Problems and tasks:
**a.** Can you transcribe the stretch of the Neunkirchen blog post from "Bench and cross" through "the Scampi Diavolo."?
**b.** When the Neunkirchen blog post first describes the town, which features does it list?

Water Tower, Grafenwoehr

Water Tower, Grafenwöhr

Forsthaus circa 1909

Forsthaus circa 1909

We lived about 30 minutes from Graf in the sleepy town of Neunkirchen bei Weiden. It has two churches, the kindergarten my daughter attended, lots of walking/biking paths and much more. We met many wonderful friends when we lived there and still keep in contact with them.  A flood of memories came rushing back as we drove into town:

sign for Neunkirchen

We saw a rainbow as we drove toward Neunkirchen ~ made me feel welcomed:

Rainbow

When we lived in Neunkirchen, we had two large dogs who loved running free in the forest surrounding the town.  We went back to see if there were any changes and we’re happy to report everything appears exactly the same.

Logan in the forest

Logan in the forest

It’s important to keep a lookout for interesting things when driving in Germany, you never know what you might see along the road. Here’s a tiny chapel:

Little chapel near Kaltenbrunn

or a cross along the road:

Bench and cross near kaltenbrunn

We went to our favorite restaurant, Pegasus not once but twice. We were considered stammtisch (a regular) when we lived in Neunkirchen.  We would walk in and they wouldn’t even ask our order ~ they would just bring our drinks and food to the table.  Unless mussels were in season, then John would change his order.  If you’re in the area and get a chance to go to Pegasus, I highly recommend the Scampi Diavolo.

Source material:
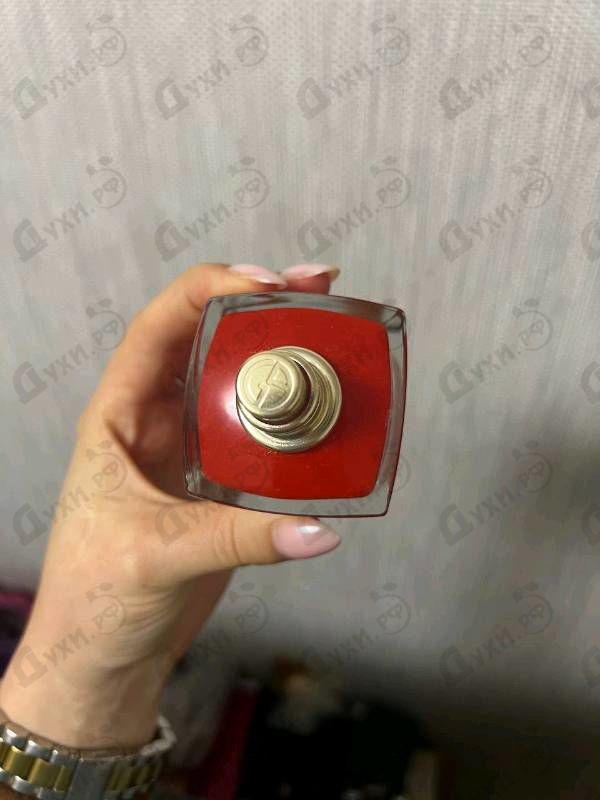 Купить Si Passione от Giorgio Armani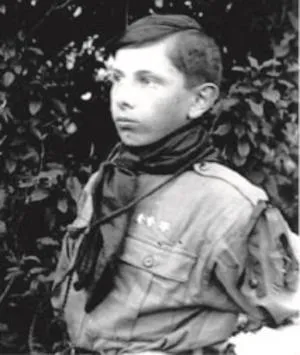 Степан бандера - біографія, фото, особисте життя українського націоналіста (степана) Степан бандера - біографія, фото, особисте життя українського націоналіста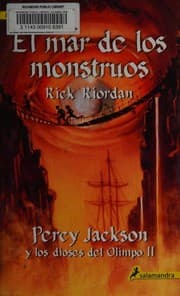 El mar de los monstruos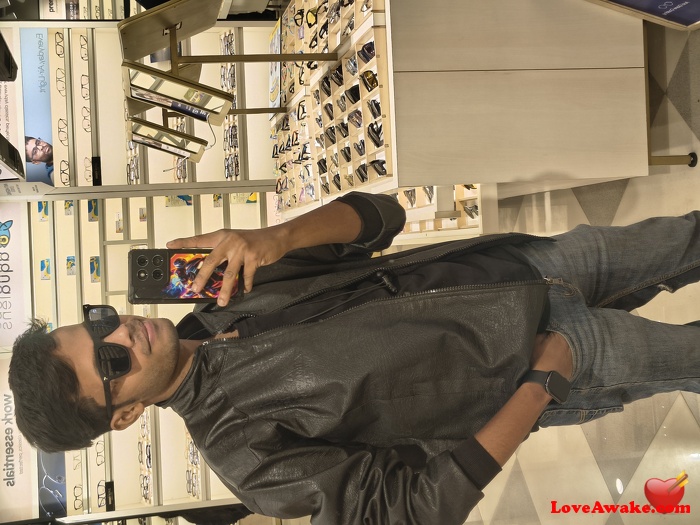 Prince9792 Indian Man from Allahabad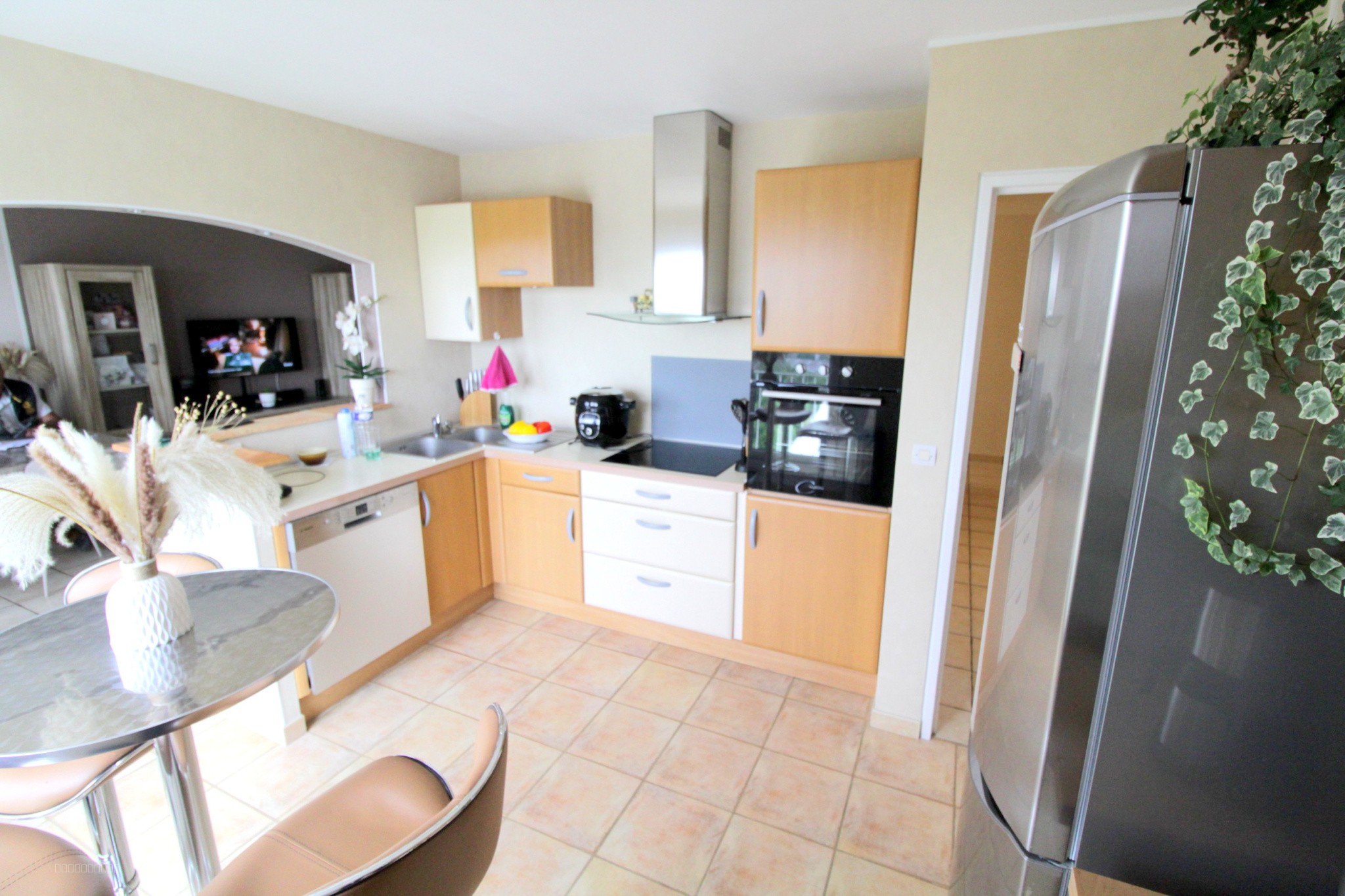 Amiens : grand appartement sur la HOTOIE — photo 2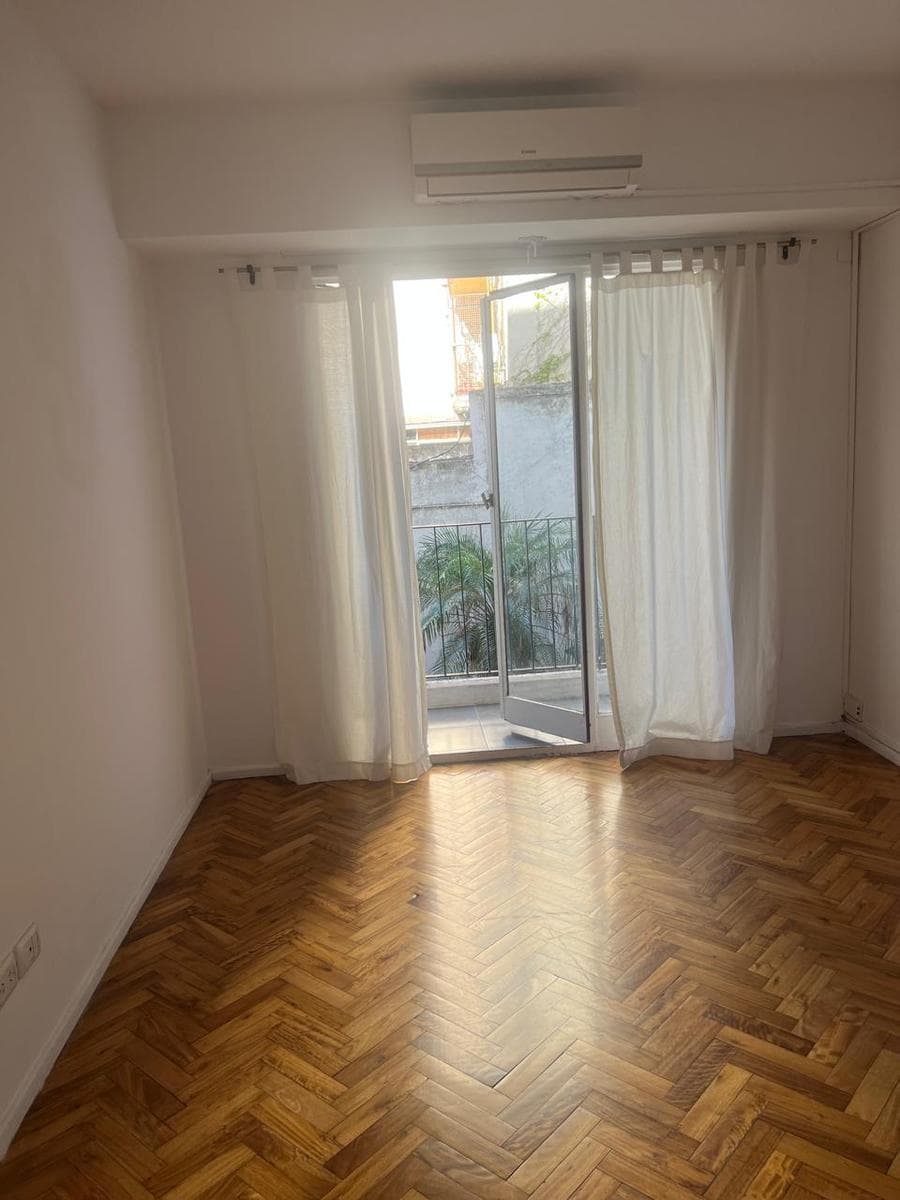 Departamento 2 ambientes en Barrio Norte - foto 5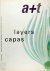  - a + t - Layers / Capas Revista de arquitectura + tecnologia / Magazine of architecture + technology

Solutions to each task:
**a.**
Bench and cross near kaltenbrunn

We went to our favorite restaurant, Pegasus not once but twice. We were considered stammtisch (a regular) when we lived in Neunkirchen.  We would walk in and they wouldn’t even ask our order ~ they would just bring our drinks and food to the table.  Unless mussels were in season, then John would change his order.  If you’re in the area and get a chance to go to Pegasus, I highly recommend the Scampi Diavolo.

**b.**
- two churches
- the kindergarten the writer's daughter attended
- lots of walking/biking paths